Вечерние собеседования (как, впрочем, и утренние семинары) были не только длинными, но и по-настоящему интересными. Шемякин принадлежал к тому уже почти вымершему типу академиков, которых волнуют не только плоды, но сам процесс исследования. Альтернативный подход один из моих друзей описал словами - нам не нужны поиски, нам нужны находки. Так вот, шеф любил именно поиск, тщательное обсуждение на первый взгляд незначимых наблюдений, само движение мысли. Это была хорошая школа, тем более, что Шемякин имел огромный опыт в самых разных областях органического синтеза. И, в то же время, мало от кого мне приходилось слышать с такой простотой и естественностью произносимое: "Этого я не знаю. Расскажите, да поподробней!".

Напряжение, которое я испытывал рядом с Шемякиным, определялось не субординацией, а необходимостью полностью владеть предметом дискуссии и максимально четко излагать свои соображения. Упаси Бог мямлить! Довольно часто Шемякин вспоминал разные занятные случаи из прошлого отечественной химии, но я не сразу осознал, что герои этих историй - Чичибабин, Прянишников и другие - для него современники, и не ощущал себя очередным, пусть слабым звеном в цепи времен. Помог случай...

Шеф не любил директорский кабинет и обычно сидел в небольшой лабораторной комнате, а за его спиной на столе располагался ИК-спектрометр. Мне было дано право тихонько входить и снимать спектры при условии, что Шемякин ни с кем не беседует. Однажды вечером, именно тихонько приоткрыв дверь, я спугнул шефа, занятого привычным лабораторным делом. С ужасными проклятиями застегнув штаны, он успокоился и поделился известной поговоркой о трех прерогативах российских химиков - пить казенный спирт, спать с лаборанткой и мочиться в раковину: "Я слышал ее от Чичибабина, узнавшего о ней от Реформатского, а к тому она пришла от Зинина". Вот тут-то я, наконец, осознал высоту пирамиды... Шемякин много рассказывал о Чичибабине, и так жаль, что я ничего из этих рассказов не записал. Чичибабина он почитал как учителя.

Некоторые детали можно было бы опустить как несущественные, сентиментальную чепуху, но сделать это я не могу. Если Шемякин знал, что после беседы с ним я еду домой, то с железной неуклонностью призывал своего шофера Константина Ивановича и требовал доставить меня по назначению. Приходилось врать или конспирировать с шофером. Впрочем, иной раз я сдавался, потому что по дороге Константин Иванович рассказывал много интересного о П.Л. Капице и Н.Н. Семенове, рядом с которыми он провел не один год.

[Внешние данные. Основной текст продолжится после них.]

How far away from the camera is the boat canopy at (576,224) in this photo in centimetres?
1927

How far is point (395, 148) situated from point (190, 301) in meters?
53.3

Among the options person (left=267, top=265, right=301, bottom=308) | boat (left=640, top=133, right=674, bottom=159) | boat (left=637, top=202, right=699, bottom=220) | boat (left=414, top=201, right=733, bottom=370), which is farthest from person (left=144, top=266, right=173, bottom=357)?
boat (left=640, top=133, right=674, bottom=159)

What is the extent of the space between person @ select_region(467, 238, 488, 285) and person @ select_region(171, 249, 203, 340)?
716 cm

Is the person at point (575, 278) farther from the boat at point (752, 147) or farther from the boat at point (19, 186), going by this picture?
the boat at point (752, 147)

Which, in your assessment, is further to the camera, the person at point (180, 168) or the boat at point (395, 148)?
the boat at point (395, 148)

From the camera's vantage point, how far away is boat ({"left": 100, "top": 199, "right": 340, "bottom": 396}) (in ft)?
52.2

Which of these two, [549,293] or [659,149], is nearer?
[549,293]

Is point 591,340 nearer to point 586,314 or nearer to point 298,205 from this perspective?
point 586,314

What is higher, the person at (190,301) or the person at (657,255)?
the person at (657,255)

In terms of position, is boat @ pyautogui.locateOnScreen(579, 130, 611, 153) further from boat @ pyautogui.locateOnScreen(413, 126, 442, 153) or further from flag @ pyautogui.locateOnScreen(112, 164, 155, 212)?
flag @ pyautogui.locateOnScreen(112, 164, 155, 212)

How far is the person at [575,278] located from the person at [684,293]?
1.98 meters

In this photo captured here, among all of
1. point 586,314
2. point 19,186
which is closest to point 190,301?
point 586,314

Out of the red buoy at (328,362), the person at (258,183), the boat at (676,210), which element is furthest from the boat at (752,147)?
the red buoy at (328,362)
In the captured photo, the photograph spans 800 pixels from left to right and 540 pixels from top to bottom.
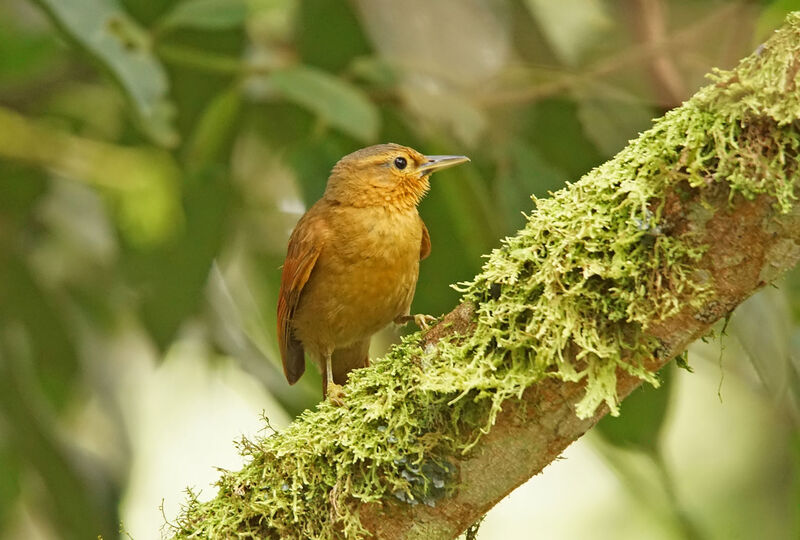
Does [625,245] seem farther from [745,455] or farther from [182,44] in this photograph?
[745,455]

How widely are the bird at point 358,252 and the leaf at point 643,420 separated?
0.87 meters

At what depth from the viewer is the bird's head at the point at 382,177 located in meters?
3.93

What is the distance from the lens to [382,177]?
157 inches

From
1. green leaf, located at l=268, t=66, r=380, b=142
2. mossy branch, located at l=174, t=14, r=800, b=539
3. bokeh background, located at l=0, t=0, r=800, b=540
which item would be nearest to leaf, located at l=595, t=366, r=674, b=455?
bokeh background, located at l=0, t=0, r=800, b=540

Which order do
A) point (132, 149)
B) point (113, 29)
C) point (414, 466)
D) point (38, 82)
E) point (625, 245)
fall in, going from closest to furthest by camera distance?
point (625, 245), point (414, 466), point (113, 29), point (132, 149), point (38, 82)

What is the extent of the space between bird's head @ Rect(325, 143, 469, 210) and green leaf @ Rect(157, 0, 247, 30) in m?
0.70

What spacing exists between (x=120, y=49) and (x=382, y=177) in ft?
3.63

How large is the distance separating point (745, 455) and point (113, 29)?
408 cm

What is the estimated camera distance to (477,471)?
2119mm

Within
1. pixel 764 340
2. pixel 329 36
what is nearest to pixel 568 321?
pixel 764 340

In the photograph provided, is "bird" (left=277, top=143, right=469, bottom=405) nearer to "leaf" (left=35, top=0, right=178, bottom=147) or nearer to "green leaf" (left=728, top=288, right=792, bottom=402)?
"leaf" (left=35, top=0, right=178, bottom=147)

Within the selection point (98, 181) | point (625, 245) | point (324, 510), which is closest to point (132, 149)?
point (98, 181)

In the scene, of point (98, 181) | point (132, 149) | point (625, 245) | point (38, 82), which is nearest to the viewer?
point (625, 245)

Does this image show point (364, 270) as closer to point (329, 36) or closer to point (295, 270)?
point (295, 270)
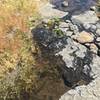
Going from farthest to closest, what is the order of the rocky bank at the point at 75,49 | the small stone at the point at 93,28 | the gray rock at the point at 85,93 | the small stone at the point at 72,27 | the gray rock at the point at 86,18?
the gray rock at the point at 86,18 → the small stone at the point at 72,27 → the small stone at the point at 93,28 → the rocky bank at the point at 75,49 → the gray rock at the point at 85,93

Буйная натура шефа непрерывно порождала ситуации, требующие немедленной реакции, причем его оценку принятого вами решения предугадать было не просто. До сих пор, стоя перед важным выбором, я представляю себе шемякинскую ухмылку и недовольное сопение. Не один раз он ставил меня в сложное положение, словно проводя некий психологический эксперимент.

Как-то, призванный к Шемякину, я увидел его с Антоновым, сидящими рядышком. "Саша, возьмите бумагу и напишите заявление о приеме в партию, а мы с Володей пока сочиним рекомендации" Я сидел молча и неподвижно. Выждав какое-то время, он добавил: "Иначе я не смогу послать вас за границу". Не знаю, как бы я повел себя, услышь иные аргументы, но вот такое... Совершенно растерявшись, я пробормотал: "Я езжу к женщинам, но только не за этим" - и был отпущен. Думаю, Шемякиным двигали лучшие побуждения, но столь откровенную форму для своего предложения он избрал не случайно - это был своего рода вызов, проверка на вшивость.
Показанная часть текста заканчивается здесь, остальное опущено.